___ Text segment

Management and workers at Europe's largest auto producer, Volkswagen, began a third round of talks on Thursday over proposed wage cuts, with time running out to avoid strikes at production facilities across Germany.

The company wants some workers to take a 10-percent reduction in pay, saying it is necessary because of falling product demand in Europe, and increased competition from China.

On Wednesday, unions suggested giving up bonuses for two years and, with some factories having separate pay agreements, wage rises going straight into a solidarity fund to support less productive areas of the company while they submit to a temporary reduction in working hours.

Union representatives said this would save 1.5 billion euros ($1.6 billion) and eliminate the need for redundancies.

IG Metall union negotiator Thorsten Groeger said his organization had "made a big step" and needed management to do the same for there to be progress.

"We have opened a corridor for today's negotiations... now it is Volkswagen's board's turn," he said. "We expect them to take this same constructive approach with us."

______
___ Material

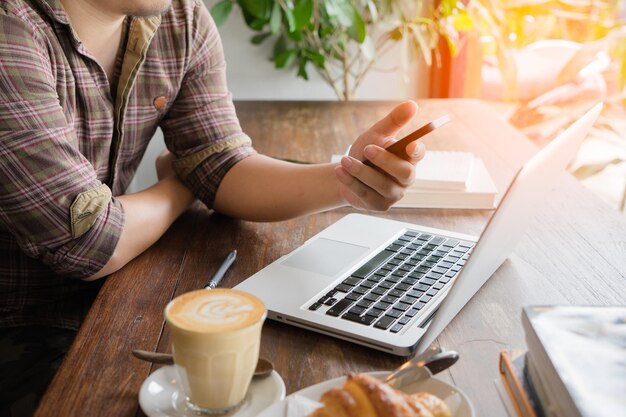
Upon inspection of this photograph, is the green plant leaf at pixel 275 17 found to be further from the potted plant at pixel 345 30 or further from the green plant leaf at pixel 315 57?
the green plant leaf at pixel 315 57

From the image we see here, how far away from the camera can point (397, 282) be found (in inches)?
34.3

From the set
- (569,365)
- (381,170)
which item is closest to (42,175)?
(381,170)

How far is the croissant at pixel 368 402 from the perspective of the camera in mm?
504

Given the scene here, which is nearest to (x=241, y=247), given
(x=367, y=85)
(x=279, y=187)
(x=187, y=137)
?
(x=279, y=187)

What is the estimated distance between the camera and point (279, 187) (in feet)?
3.78

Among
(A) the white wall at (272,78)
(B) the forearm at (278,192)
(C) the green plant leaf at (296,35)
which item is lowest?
(A) the white wall at (272,78)

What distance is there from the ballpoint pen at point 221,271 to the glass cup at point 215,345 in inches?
10.5

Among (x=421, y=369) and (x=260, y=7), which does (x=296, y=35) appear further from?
(x=421, y=369)

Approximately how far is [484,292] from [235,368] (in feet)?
1.34

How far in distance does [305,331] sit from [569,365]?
12.8 inches

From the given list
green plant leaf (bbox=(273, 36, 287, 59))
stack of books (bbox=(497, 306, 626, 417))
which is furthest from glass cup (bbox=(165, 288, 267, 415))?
green plant leaf (bbox=(273, 36, 287, 59))

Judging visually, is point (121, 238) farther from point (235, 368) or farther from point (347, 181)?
point (235, 368)

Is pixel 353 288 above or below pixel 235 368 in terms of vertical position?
below

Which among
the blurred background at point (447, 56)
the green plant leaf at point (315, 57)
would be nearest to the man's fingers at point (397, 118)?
the blurred background at point (447, 56)
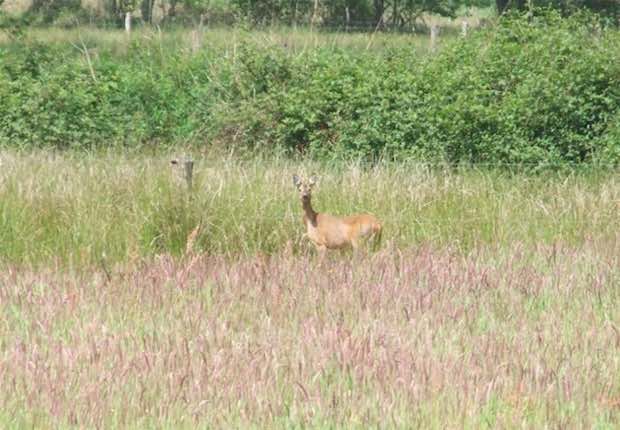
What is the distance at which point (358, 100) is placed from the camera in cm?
1434

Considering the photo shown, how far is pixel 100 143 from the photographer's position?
597 inches

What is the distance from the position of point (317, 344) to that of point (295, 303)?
996mm

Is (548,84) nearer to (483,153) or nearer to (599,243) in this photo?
(483,153)

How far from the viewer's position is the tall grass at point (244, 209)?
28.0 feet

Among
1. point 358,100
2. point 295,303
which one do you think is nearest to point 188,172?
point 295,303

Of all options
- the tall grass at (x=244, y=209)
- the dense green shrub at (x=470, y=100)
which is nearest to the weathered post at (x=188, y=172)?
the tall grass at (x=244, y=209)

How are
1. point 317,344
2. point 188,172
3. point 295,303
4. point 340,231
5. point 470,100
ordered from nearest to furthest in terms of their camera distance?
point 317,344
point 295,303
point 340,231
point 188,172
point 470,100

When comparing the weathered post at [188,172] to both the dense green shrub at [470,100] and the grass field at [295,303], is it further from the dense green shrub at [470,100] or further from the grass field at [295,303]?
the dense green shrub at [470,100]

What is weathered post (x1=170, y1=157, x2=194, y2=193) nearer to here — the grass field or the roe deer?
the grass field

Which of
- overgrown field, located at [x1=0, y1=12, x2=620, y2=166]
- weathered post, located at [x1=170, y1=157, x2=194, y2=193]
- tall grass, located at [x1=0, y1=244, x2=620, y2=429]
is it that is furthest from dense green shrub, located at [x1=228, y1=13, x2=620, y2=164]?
tall grass, located at [x1=0, y1=244, x2=620, y2=429]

______

Aim: Pick up the news report on the Volkswagen wage talks above where it stops, and continue it.

Task result:
Daniela Cavallo, chairwoman of the workers' council at the company, said it was an alternative option to job cuts, which she said would "prevent the future instead of creating it", adding that executives should also give up their bonuses.

If worker demands are not met, industrial action will begin at sites across the country from Dec 1, which would be the first strike at the company since 2018.

Volkswagen saw its net profits slump by nearly 64 percent in the third quarter, compared to the same period 12 months earlier.

An auto industry sector analysis published by consultancy PwC in October showed a continuing market drift in favor of electric vehicles, which is forecast to continue in the coming years, and figures contained in it showed that this is a market where Volkswagen is struggling to compete.

Founded as a state-owned carmaker in 1937, Volkswagen was only partly privatized and the state of Lower Saxony, in the north of Germany, still retains a major holding in the company and has a seat on its supervisory board, giving its economic health a political aspect, as well as a commercial one.

The troubles at one of Germany's biggest and most internationally-recognized brand names come at the same time as the country's political system is struggling.

Germany's coalition government recently broke up, and Chancellor Olaf Scholz, who was born in Lower Saxony, faces the prospect of a vote of confidence in the country's parliament on Dec 16, which is expected to pave the way for an early parliamentary election in February.